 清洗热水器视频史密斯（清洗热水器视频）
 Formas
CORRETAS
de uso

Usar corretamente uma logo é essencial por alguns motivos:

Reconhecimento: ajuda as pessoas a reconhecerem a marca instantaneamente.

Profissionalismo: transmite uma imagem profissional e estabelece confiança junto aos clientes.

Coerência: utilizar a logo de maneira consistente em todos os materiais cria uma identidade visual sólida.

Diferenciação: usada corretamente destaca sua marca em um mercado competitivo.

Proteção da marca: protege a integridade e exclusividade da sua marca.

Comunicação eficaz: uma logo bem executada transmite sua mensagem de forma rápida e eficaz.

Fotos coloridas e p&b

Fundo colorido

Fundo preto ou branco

____________

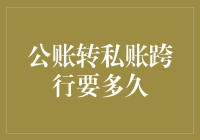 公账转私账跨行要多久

____________

--- TO DO ---
Please transcribe exactly the lines above from the line that has "Coerência: utilizar a" up to and including the line that has "Fundo preto ou branco"; no other line belongs in the answer.

--- ANSWER TO THE EXERCISE ---
Coerência: utilizar a logo de maneira consistente em todos os materiais cria uma identidade visual sólida.

Diferenciação: usada corretamente destaca sua marca em um mercado competitivo.

Proteção da marca: protege a integridade e exclusividade da sua marca.

Comunicação eficaz: uma logo bem executada transmite sua mensagem de forma rápida e eficaz.

Fotos coloridas e p&b

Fundo colorido

Fundo preto ou branco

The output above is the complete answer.